§ EXTRACT
======
Submission in opposition to clause 105 of the Resource Legislation Amendment Bill 2015


14 March 2016


The Committee Secretariat

Local Government and Environment Select Committee

Parliament Buildings




Submission in opposition to clause 105 of the Resource Legislation Amendment Bill 2015





  1. The Soil & Health Association of New Zealand Inc. (Soil & Health) was incorporated under the Incorporated Societies Act 1908 on 4 December 1942. Soil & Health’s objectives broadly include soil health and the promotion of organic gardening and farming.  It has approximately 3000 members, chiefly composed of organic agriculturalists (incl. farming and horticulture), secondary producers, retailers, restauranteurs, and enthusiasts.  Its age and membership make it both the oldest and largest representative organic organisation in New Zealand.


  1. Soil & Health welcomes the opportunity to comment on the Resource Legislation Amendment Bill 2015 (the Bill), which seeks to amend the Resource Management Act 1991 (RMA). This submission concerns clause 105 of the Bill, which proposes to include new ministerial regulation-making powers under section 360D into the RMA.



  1. Soil & Health opposes proposed section 360D on the grounds that ministerial regulations would override the power of local authorities to control land uses under the RMA, and the participatory and evidentially based decision-making process under the Act, and require the removal of provisions in RMA plans which conflicted with such regulations.



Detailed submissions


  1. Clause 105 of the Bill proposes to insert section 360D, which would give the Minister for the Environment (Minister) the power to issue regulations to prevent, or remove, rules in council planning documents that in his or her opinion duplicate, overlap with, or deal with the same subject matter in other legislation.


  1. Section 360D risks ministerial regulations that override planning decisions designed to address particular local needs and conditions. In particular, it would override participatory and evidentially based decisions under the RMA concerning the:


  1. objectives, policies and the rules designed to achieve integrated management of resources and land-use:
  2. environmental effects which are appropriate when use and development occurs; and
  3. adverse effects which cannot be appropriately avoided, mitigated or remedied.
======
§ SOURCE INFORMATION

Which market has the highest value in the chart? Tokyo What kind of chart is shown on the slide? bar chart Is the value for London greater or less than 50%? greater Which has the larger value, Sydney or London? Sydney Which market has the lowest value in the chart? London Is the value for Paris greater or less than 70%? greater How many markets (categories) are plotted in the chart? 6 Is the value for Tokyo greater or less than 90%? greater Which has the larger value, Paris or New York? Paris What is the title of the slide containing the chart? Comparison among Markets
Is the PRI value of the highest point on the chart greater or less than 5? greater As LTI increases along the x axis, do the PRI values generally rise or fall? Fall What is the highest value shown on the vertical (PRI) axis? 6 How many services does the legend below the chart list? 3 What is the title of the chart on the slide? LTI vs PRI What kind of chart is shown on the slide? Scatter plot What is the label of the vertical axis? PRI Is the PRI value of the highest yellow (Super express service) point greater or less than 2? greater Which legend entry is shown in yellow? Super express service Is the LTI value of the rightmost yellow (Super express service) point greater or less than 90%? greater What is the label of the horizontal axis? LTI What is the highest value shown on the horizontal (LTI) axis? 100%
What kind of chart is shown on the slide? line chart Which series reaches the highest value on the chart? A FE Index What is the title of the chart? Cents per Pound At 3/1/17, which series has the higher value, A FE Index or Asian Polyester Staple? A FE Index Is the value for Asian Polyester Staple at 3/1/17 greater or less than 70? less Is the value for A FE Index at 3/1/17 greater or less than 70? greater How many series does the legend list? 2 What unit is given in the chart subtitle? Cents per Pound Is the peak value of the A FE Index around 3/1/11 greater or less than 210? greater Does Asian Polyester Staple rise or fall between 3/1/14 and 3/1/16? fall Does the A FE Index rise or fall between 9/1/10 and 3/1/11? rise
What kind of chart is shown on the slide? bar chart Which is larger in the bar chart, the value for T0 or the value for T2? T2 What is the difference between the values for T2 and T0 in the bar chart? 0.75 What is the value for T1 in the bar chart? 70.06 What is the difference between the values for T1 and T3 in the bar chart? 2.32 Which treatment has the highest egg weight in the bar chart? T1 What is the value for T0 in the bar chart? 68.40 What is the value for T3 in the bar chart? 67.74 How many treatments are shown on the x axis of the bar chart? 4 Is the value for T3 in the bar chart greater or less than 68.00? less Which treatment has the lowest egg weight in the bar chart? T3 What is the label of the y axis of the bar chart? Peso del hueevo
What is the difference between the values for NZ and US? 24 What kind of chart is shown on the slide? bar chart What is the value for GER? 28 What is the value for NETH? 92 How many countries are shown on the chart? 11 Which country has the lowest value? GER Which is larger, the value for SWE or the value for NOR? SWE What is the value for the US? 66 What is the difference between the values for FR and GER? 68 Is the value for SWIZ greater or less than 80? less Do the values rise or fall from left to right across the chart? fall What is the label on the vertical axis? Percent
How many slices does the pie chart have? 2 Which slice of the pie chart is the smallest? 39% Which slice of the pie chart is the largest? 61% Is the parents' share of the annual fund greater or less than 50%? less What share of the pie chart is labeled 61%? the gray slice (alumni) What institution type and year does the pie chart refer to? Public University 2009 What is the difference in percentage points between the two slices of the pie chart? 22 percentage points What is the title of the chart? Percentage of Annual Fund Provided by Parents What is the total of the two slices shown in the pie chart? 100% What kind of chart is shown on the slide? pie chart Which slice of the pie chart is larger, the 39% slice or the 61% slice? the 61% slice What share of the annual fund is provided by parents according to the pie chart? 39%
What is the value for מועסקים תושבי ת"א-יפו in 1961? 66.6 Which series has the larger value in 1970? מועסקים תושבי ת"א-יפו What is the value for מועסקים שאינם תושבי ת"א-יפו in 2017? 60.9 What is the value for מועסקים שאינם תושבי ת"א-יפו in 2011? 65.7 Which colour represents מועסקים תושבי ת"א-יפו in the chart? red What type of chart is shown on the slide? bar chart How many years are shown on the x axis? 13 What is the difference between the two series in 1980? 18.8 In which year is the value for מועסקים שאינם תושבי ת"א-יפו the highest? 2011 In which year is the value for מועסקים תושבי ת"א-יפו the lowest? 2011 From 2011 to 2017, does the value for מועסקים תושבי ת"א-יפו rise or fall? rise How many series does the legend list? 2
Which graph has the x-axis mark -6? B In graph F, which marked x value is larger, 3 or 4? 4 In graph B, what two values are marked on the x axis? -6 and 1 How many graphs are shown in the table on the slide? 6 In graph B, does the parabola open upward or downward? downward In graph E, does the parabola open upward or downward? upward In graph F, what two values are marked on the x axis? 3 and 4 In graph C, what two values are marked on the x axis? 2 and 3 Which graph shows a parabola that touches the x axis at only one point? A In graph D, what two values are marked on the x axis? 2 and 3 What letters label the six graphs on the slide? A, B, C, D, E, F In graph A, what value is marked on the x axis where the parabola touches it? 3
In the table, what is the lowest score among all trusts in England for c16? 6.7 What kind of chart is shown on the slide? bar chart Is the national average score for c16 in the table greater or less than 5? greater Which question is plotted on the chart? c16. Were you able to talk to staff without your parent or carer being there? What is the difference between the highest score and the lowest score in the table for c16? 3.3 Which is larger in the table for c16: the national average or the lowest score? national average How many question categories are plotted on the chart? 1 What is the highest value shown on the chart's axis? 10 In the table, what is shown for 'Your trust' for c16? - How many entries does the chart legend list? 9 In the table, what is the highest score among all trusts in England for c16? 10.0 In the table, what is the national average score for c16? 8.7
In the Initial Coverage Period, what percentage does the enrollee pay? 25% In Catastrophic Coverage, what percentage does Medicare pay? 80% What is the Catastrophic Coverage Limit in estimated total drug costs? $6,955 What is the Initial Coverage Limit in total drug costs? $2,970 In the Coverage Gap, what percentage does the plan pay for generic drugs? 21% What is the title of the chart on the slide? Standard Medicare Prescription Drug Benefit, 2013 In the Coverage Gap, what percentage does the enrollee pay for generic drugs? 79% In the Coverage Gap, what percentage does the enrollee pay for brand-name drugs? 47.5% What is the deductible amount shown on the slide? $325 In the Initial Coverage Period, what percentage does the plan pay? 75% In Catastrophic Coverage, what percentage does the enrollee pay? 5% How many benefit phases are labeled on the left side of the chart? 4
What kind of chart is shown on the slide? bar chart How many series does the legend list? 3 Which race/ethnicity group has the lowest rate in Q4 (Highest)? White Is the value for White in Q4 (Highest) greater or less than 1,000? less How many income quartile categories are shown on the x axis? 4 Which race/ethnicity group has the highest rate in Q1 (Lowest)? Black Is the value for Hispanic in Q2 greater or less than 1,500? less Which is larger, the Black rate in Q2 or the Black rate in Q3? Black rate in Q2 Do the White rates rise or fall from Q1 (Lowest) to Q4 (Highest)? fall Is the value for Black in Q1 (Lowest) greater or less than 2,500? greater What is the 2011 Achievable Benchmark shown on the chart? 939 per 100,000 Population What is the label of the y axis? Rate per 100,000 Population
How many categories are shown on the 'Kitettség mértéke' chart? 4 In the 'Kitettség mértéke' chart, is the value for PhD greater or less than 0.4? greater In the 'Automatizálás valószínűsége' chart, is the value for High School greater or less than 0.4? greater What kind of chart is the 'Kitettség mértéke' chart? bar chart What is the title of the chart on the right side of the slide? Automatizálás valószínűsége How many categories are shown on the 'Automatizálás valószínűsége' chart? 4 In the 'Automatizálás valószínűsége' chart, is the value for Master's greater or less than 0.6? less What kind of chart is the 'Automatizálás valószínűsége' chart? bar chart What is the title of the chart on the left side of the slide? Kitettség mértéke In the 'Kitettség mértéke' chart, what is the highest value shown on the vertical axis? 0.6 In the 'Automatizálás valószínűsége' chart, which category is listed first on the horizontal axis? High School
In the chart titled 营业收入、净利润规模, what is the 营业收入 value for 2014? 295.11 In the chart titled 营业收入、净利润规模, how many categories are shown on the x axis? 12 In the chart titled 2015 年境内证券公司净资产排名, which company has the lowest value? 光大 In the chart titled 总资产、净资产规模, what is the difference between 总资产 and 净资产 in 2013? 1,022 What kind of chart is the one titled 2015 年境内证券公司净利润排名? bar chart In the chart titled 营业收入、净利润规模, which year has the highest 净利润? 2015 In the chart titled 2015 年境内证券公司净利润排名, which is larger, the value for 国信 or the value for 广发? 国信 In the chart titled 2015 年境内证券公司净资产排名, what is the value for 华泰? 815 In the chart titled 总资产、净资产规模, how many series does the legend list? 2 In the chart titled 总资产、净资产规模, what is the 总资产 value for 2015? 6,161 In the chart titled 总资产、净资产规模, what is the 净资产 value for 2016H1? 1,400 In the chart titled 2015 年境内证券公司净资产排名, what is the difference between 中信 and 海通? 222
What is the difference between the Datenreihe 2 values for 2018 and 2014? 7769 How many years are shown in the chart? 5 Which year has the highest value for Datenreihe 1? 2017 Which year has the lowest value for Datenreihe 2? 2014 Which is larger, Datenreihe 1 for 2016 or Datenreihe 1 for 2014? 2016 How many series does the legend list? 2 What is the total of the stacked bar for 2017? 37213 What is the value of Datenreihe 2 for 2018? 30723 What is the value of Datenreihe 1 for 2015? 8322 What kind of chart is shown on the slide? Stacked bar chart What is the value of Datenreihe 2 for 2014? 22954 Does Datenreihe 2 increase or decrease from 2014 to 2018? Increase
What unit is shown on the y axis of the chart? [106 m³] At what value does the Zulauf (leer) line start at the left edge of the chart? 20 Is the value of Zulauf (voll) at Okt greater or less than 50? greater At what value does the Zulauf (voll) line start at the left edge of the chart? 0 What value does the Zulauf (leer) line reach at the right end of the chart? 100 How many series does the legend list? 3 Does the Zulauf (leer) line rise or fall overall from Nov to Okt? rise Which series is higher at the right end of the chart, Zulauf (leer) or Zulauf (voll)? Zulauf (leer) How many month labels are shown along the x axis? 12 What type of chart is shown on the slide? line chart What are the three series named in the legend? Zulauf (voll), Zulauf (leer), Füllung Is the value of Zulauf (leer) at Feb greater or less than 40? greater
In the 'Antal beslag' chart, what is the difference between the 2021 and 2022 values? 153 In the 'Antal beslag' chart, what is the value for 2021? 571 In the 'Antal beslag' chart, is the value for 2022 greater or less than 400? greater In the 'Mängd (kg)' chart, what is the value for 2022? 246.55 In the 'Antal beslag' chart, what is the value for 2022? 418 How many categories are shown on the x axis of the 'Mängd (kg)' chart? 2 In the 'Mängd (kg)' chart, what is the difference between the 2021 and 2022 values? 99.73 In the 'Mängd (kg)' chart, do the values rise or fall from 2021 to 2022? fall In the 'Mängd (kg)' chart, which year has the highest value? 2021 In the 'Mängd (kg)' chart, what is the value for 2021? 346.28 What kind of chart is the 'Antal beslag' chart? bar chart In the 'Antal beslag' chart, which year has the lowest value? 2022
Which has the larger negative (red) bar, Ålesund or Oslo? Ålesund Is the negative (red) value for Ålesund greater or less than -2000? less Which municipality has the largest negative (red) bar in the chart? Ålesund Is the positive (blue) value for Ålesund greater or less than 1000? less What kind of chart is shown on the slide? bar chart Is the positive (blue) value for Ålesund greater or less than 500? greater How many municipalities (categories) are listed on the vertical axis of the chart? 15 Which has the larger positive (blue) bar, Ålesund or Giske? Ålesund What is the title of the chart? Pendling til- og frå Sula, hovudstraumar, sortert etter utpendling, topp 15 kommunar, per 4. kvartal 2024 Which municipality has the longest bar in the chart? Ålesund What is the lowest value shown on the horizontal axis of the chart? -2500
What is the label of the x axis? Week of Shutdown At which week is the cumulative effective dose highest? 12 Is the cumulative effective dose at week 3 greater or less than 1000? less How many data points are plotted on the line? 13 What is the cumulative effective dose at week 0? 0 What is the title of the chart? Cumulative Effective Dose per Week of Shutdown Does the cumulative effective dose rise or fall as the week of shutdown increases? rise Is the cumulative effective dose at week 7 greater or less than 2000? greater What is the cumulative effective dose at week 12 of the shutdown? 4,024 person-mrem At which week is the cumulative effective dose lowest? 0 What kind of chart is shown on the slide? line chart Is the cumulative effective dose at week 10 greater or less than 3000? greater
======
§ LIST OF TASKS
a) Decide whether each statement agrees with the submission on clause 105. For each, answer yes or no and quote the words of the submission that settle it. (i) Soil & Health was incorporated on 4 December 1942. (ii) Soil & Health has approximately 5000 members. (iii) Soil & Health supports proposed section 360D.
b) List every group that the submission on clause 105 names as making up Soil & Health's membership.
c) Extend the submission on clause 105, picking up after its final listed point.
The records are drawn from a separate source.

§ TASK-BY-TASK OUTPUTS
a)
(i) Yes: "was incorporated under the Incorporated Societies Act 1908 on 4 December 1942"
(ii) No: "It has approximately 3000 members"
(iii) No: "Soil & Health opposes proposed section 360D"

b)
- organic agriculturalists (incl. farming and horticulture)
- secondary producers
- retailers
- restauranteurs
- enthusiasts

c)
Genetically Modified Organisms


  1. Soil & Health is particularly concerned that proposed section 360D would likely be employed by the Minister to overrule RMA planning documents which seek to regulate genetically modified organisms (GMOs) on the basis that they duplicate central government regulation of GMOs under the Hazardous Substances and New Organisms Act 1996 (HSNO).


  1. Such an approach would be contrary to Principal Environment Court Judge Newhook’s decision in Federated Farmers of New Zealand Ltd v Northland Regional Council [2015] NZRMA 217.


  1. Judge Newhook’s decision makes it clear that HSNO is limited to making decisions about the import and release of new organisms (including GMOs) into New Zealand. The RMA, on the other hand, is concerned with planning for the integrated management of resources and land-use in light of unique regional/district needs and conditions.


  1. Accordingly, Judge Newhook states at paragraphs [48] to [49] of his decision that:


[48]  … I find that there is nothing present in these pieces of legislation to prevent the establishment of objectives, policies and methods to achieve integrated management of natural and physical resources in the broad terms directed by the RMA.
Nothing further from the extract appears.